The UK Supreme Court’s decision
The Micula parties argued that:
- There was no EU law duty on the English courts to stay enforcement, given the GCEU’s annulment decision.
- There was no power to stay enforcement of the award under the Arbitration (International Investment Disputes) Act 1966 (the “1966 Act”), which implements the ICSID Convention in the UK. The stay was incompatible with the ICSID Convention and, in particular, the obligation for each contracting State to recognise and enforce ICSID awards as if they were final judgments of that State’s courts pursuant to Article 54(1) of the ICSID Convention.

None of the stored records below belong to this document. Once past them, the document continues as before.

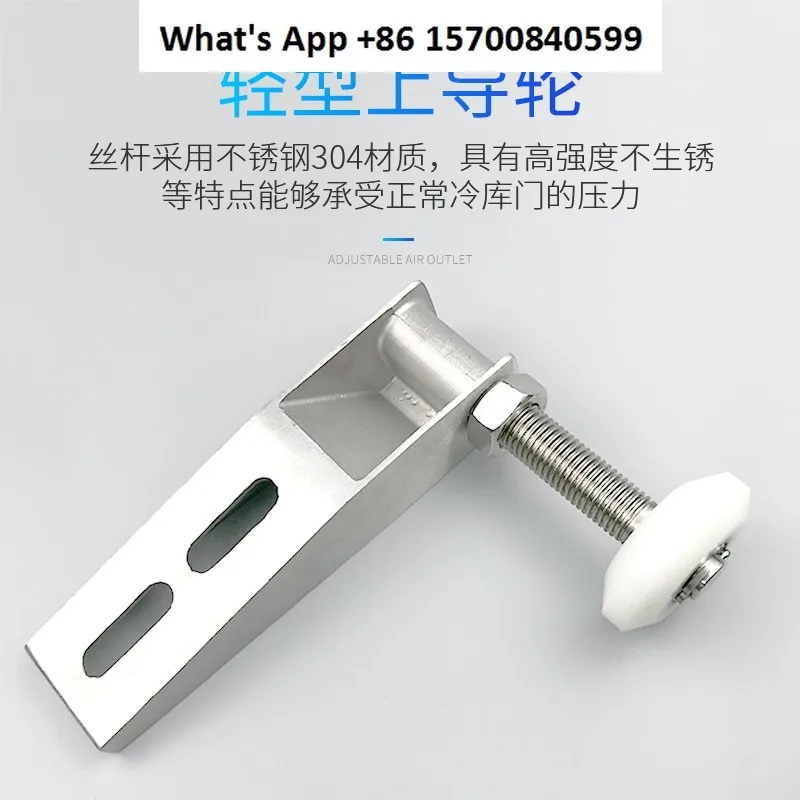 

Cold storage door track wheel Electric translation door guide rail Upper guide pulley Bearing Hanging wheel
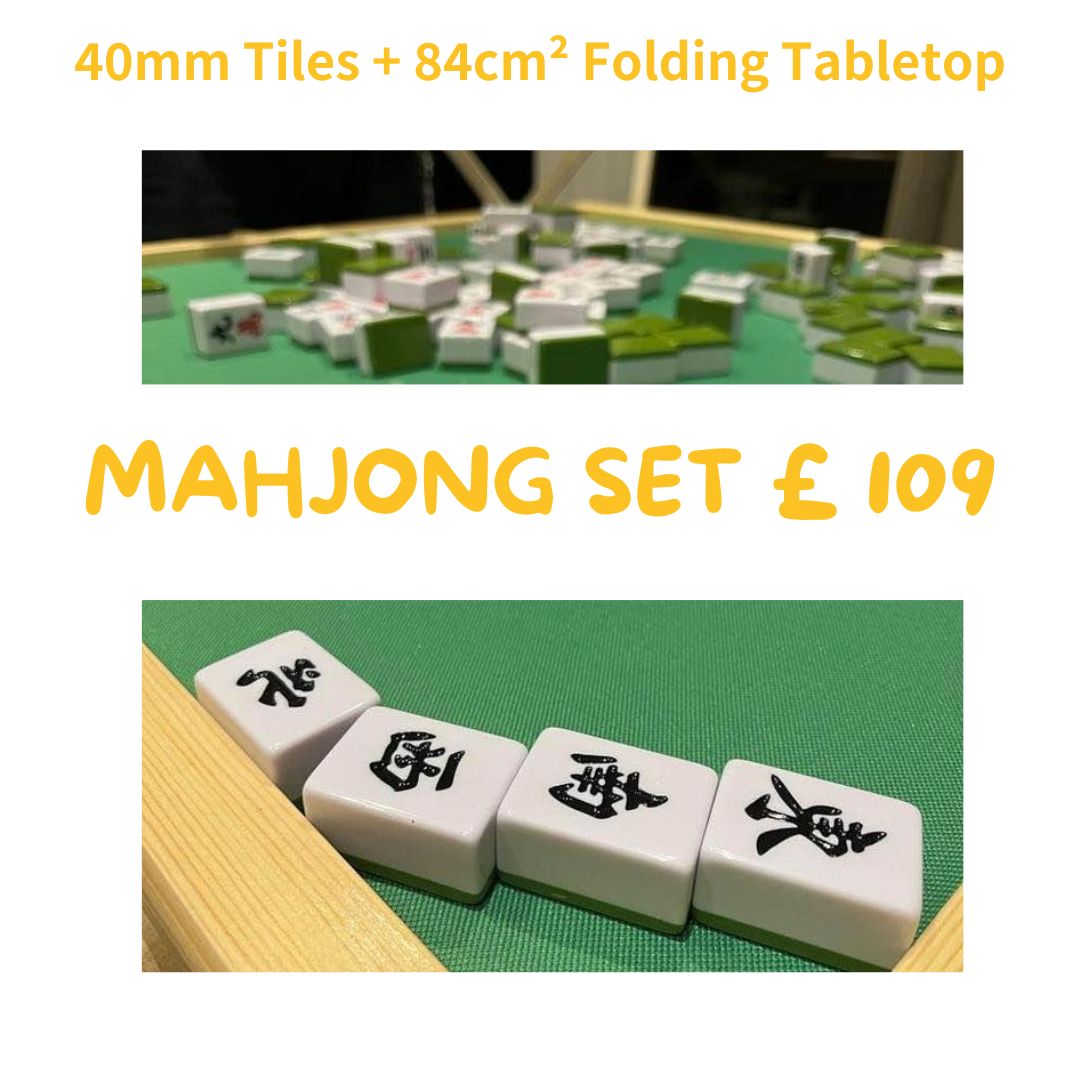 Standard Mahjong Set - 40MM Mahjong Gaming Tiles & 84cm2 Mahjong Folding Tabletop | 麻雀、麻雀摺板套装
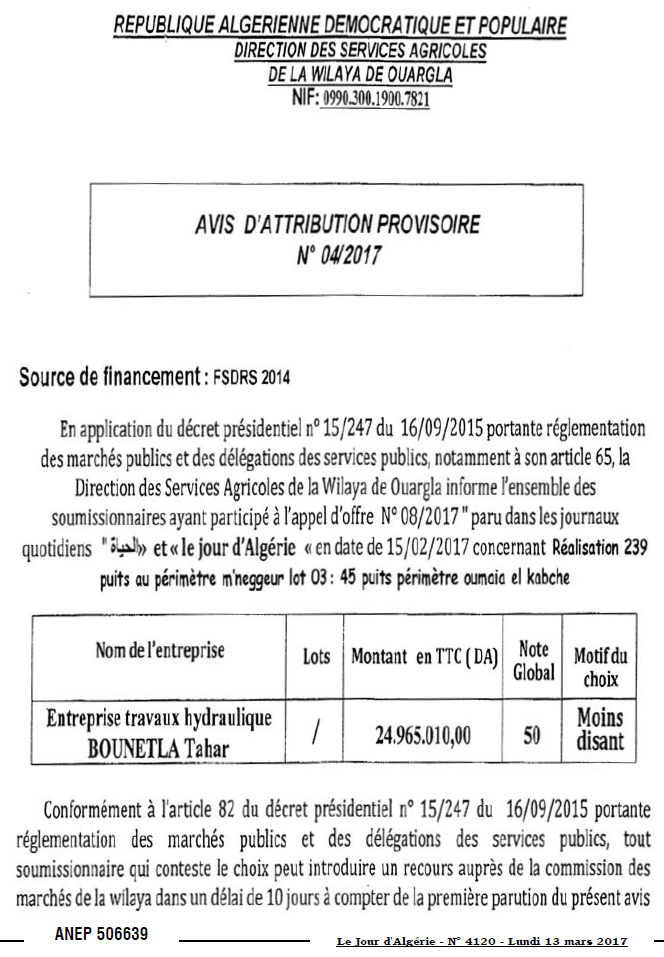 Le Jour d'Algérie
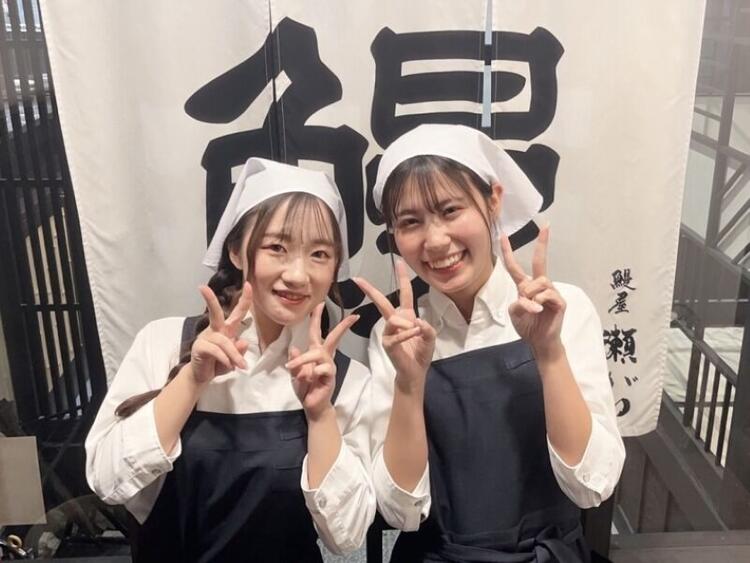 ご応募お待ちしています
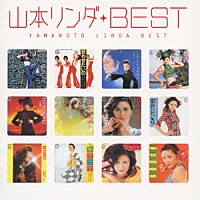 山本リンダ「 山本リンダ　ベスト」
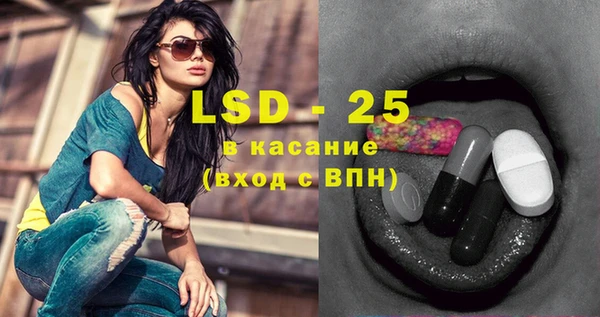 мяу мяу кристалл Новозыбков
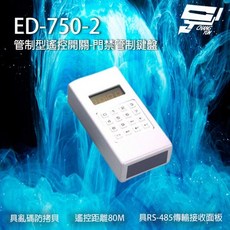 昌運 監視器遙控開關門禁管制鍵盤 ED-750-2 亂碼防拷貝 遙控距離80M, 1個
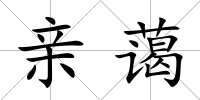 親藹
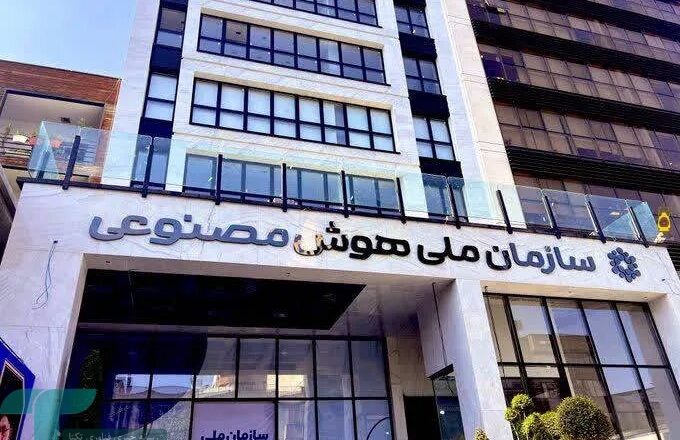 پروژه ملی هوش مصنوعی بدون مشارکت شرکتهای دانش‌بنیان به موفقیت میرسد؟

- As the UK was bound by the ICSID Convention prior to its accession to the EU, EU law could not have an overriding effect.
The UK Supreme Court unanimously allowed the cross-appeal and lifted the stay, finding that:
- The 1966 Act must be interpreted in the context of the ICSID Convention, which does not permit domestic courts of contracting States to re-examine the merits of an authenticated ICSID award, or to refuse to enforce such an award on public policy grounds. In the Supreme Court’s view, although the UK courts may grant a stay of execution of an ICSID award in limited circumstances (on procedural grounds), the proper limits of that power were exceeded in this case because:
“In substance, the Court of Appeal made use of powers to stay execution granted by domestic law in order to thwart enforcement of an award which had become enforceable under the ICSID Convention”. (para. 84) - The duty of sincere cooperation did not apply or require the UK courts to impose a stay on enforcement of the award pending resolution of the EU state aid proceedings. In that regard, the UK’s obligations under Article 54 (to enforce ICSID awards) and 69 (to make the ICSID Convention effective in domestic law) constituted obligations under the ICSID Convention to all ICSID contracting States (including non-EU Member States) which had been assumed before the UK’s accession to the EU. Accordingly, Article 351 TFEU applied such that the provisions of the EU treaties did not affect those prior obligations.
- Accordingly, there was “…no impediment to the lifting of the stay, which is an unlawful measure in international law and unjustified and unlawful in domestic law”. (para. 118)
Impact of decision
The Micula parties, who have now been embroiled in this dispute for over 14 years and counting, will have welcomed the UK Supreme Court’s decision. It follows another enforcement victory for the Micula parties in the US District Court for the District of Columbia last year. We will need to watch this space as ongoing enforcement proceedings play out in other countries.
The bigger picture? Greater certainty for investors regarding the enforcement of ICSID awards in the UK, and the interplay between the UK’s duties under the ICSID Convention and EU law (for so long as the latter remains relevant in the UK).